Iceland-based hotel groups own the mid-range market—no contest. Private guesthouses and serviced apartments still pack a serious punch, filling a substantial portion of the city's accommodation capacity. Reykjavik's short-term rental market is large, and that alone keeps competition alive even in peak season. Smaller family-run guesthouses, scattered through residential neighbourhoods, give the clearest window into how local Reykjavik lives.
Radisson Blu 1919 squats in the old government seat—rooms start where ministers once argued. Hotel Borg has loomed over Austurvöllur in Art Deco stone since 1930; it still owns the square. Kex Hostel keeps a biscuit factory's 100-year steel bones, dorm beds rattling inside the ovens. Down the hill, 101 Hotel pipes hot geothermal water into a basement pool—no windows, just steam and basalt. Leave town and the story shifts: ION Adventure Hotel near Þingvellir National Park and the lonely highland lodges serve Reykjavik day trips and multi-night circuits that spin out, then spiral back.
Booking Tips for Reykjavik
Country-specific advice for finding the best accommodation
Northern Lights tourism flipped the script—December and January are no longer Reykjavik's sleepy months. Good downtown hotels sell out 3–4 months ahead for the core winter window (mid-November through February). Treat this period like a July beach peak and book the instant your flights are locked.
Reykjavik nightlife pulls serious weekend traffic from across Europe. Friday and Saturday nights run 20–40% higher than mid-week at most properties. Arrive Tuesday or Wednesday and depart Sunday, where your schedule allows. You'll cut the total accommodation cost meaningfully.
Skip the hotel. A two-bedroom serviced apartment in Reykjavik—same block as the bars, same view of the harbor—runs less per head than a double room, and you get a full kitchen. That kitchen matters; groceries here cost what they cost. Cook breakfast, pack sandwiches, and the city’s €30 burgers stop being your problem. You’ll also score a living room, two real bedrooms, and enough square meters that four adults don’t trip over luggage. Same cash, triple the space.

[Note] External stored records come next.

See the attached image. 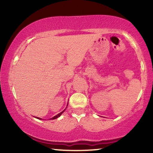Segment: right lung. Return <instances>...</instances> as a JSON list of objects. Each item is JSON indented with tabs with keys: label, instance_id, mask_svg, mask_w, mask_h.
Wrapping results in <instances>:
<instances>
[{
	"label": "right lung",
	"instance_id": "1",
	"mask_svg": "<svg viewBox=\"0 0 153 153\" xmlns=\"http://www.w3.org/2000/svg\"><path fill=\"white\" fill-rule=\"evenodd\" d=\"M65 110H64V111H62V112H60V114H58V115H56V116H54V117H53V118H51V120H53V119H56V118H58V117H60V115H61V114H62V113H63V112L65 111ZM36 118H37V119H41L40 118H37V117H36Z\"/></svg>",
	"mask_w": 153,
	"mask_h": 153
}]
</instances>
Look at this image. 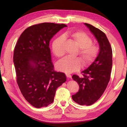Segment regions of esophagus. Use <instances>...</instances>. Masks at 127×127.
Returning <instances> with one entry per match:
<instances>
[{"instance_id":"1","label":"esophagus","mask_w":127,"mask_h":127,"mask_svg":"<svg viewBox=\"0 0 127 127\" xmlns=\"http://www.w3.org/2000/svg\"><path fill=\"white\" fill-rule=\"evenodd\" d=\"M66 77H68V78H71V75L68 74H66Z\"/></svg>"}]
</instances>
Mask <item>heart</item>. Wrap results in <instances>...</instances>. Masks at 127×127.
<instances>
[{
    "instance_id": "obj_1",
    "label": "heart",
    "mask_w": 127,
    "mask_h": 127,
    "mask_svg": "<svg viewBox=\"0 0 127 127\" xmlns=\"http://www.w3.org/2000/svg\"><path fill=\"white\" fill-rule=\"evenodd\" d=\"M70 37L80 47L79 55L85 65H88L95 60L99 53V48L95 44H92V40L84 32H67L64 36H60L54 40L52 50L56 56L60 57L65 52V39ZM82 62L78 57L66 56L56 63V68L58 70L70 74L79 70Z\"/></svg>"
}]
</instances>
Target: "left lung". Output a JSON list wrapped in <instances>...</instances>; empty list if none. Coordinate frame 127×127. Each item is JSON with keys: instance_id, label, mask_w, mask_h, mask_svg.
Masks as SVG:
<instances>
[{"instance_id": "1", "label": "left lung", "mask_w": 127, "mask_h": 127, "mask_svg": "<svg viewBox=\"0 0 127 127\" xmlns=\"http://www.w3.org/2000/svg\"><path fill=\"white\" fill-rule=\"evenodd\" d=\"M85 25L98 41L99 52L93 63L82 71V77L76 75L72 76L80 88L72 98L81 105H91L100 98L108 85L112 65V51L104 32L90 24Z\"/></svg>"}]
</instances>
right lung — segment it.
I'll use <instances>...</instances> for the list:
<instances>
[{
  "label": "right lung",
  "mask_w": 127,
  "mask_h": 127,
  "mask_svg": "<svg viewBox=\"0 0 127 127\" xmlns=\"http://www.w3.org/2000/svg\"><path fill=\"white\" fill-rule=\"evenodd\" d=\"M64 24L42 23L25 29L13 52L16 80L26 100L36 108L52 103L56 90L66 80L63 72L54 70L50 41Z\"/></svg>",
  "instance_id": "add662e5"
}]
</instances>
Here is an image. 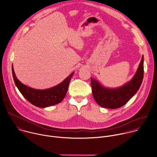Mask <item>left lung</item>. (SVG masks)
<instances>
[{
	"instance_id": "left-lung-1",
	"label": "left lung",
	"mask_w": 157,
	"mask_h": 157,
	"mask_svg": "<svg viewBox=\"0 0 157 157\" xmlns=\"http://www.w3.org/2000/svg\"><path fill=\"white\" fill-rule=\"evenodd\" d=\"M144 77V56L132 79L123 86L110 89L102 86L98 81L90 78L92 95L95 101L103 108L115 109L121 107L137 92Z\"/></svg>"
}]
</instances>
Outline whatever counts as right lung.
Returning <instances> with one entry per match:
<instances>
[{"label": "right lung", "mask_w": 157, "mask_h": 157, "mask_svg": "<svg viewBox=\"0 0 157 157\" xmlns=\"http://www.w3.org/2000/svg\"><path fill=\"white\" fill-rule=\"evenodd\" d=\"M12 75L15 84L23 97L33 105L45 108L56 105L65 98L68 90L70 81L74 72L70 75L60 84L47 89H36L21 83L17 78L12 65Z\"/></svg>", "instance_id": "add662e5"}]
</instances>
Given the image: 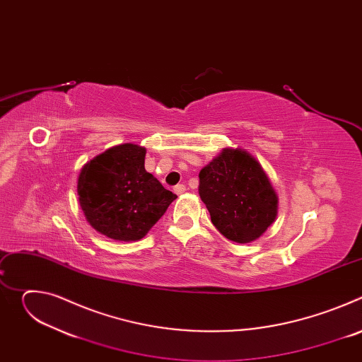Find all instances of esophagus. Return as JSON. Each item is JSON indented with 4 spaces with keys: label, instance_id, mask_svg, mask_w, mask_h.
Listing matches in <instances>:
<instances>
[{
    "label": "esophagus",
    "instance_id": "1",
    "mask_svg": "<svg viewBox=\"0 0 362 362\" xmlns=\"http://www.w3.org/2000/svg\"><path fill=\"white\" fill-rule=\"evenodd\" d=\"M173 190H175L176 194H182V193L186 192V186L185 185H177V186L173 187Z\"/></svg>",
    "mask_w": 362,
    "mask_h": 362
}]
</instances>
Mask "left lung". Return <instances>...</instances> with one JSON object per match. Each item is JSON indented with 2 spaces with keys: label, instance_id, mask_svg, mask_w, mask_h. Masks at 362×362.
<instances>
[{
  "label": "left lung",
  "instance_id": "obj_1",
  "mask_svg": "<svg viewBox=\"0 0 362 362\" xmlns=\"http://www.w3.org/2000/svg\"><path fill=\"white\" fill-rule=\"evenodd\" d=\"M199 194L216 229L236 243L261 238L278 215V196L268 175L239 147H225L200 170Z\"/></svg>",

Keflavík International Airport sits 50 kilometres from downtown Reykjavik. That's a real distance—plan for it. The Flybus and Reykjavik Excursions coaches run reliably for $25–35 per person each way. Taxis and rideshares run $90–120 each way. Late arrivals, take note. Multiple airport runs add up fast. Travelers arriving on late flights or making multiple airport runs should consider whether a hotel near the Reykjavik international airport in Keflavík town eliminates a meaningful transfer cost. Sometimes the math works. Sometimes it doesn't.
When to Book
Timing matters for both price and availability across Reykjavik
June–August: reserve 2–3 months ahead for downtown hotels, 3–4 months for smaller boutique properties. December–February: book 3–4 months ahead—Northern Lights demand has built a second peak that blindsides most travelers.
May and September give you the best deal—long daylight, every site open, and you'll pay 20–35% less than July's peak. October throws in golden autumn light plus early Northern Lights shots; book two weeks ahead and you're fine, unless it's a main weekend break.
March and April—soft prices, winter's last gasp before summer rates kick in. Some smaller guesthouses shut in February and early March. Every major hotel and attraction stays open.
Summer in Iceland? Lock your room the minute your flight is ticketed—inventory vanishes after New Year. Aurora season (November-March) demands the same sprint. May, September, October: pick up the phone. A five-minute call can shave 10–15% off the rack rate when hotels still have empty beds.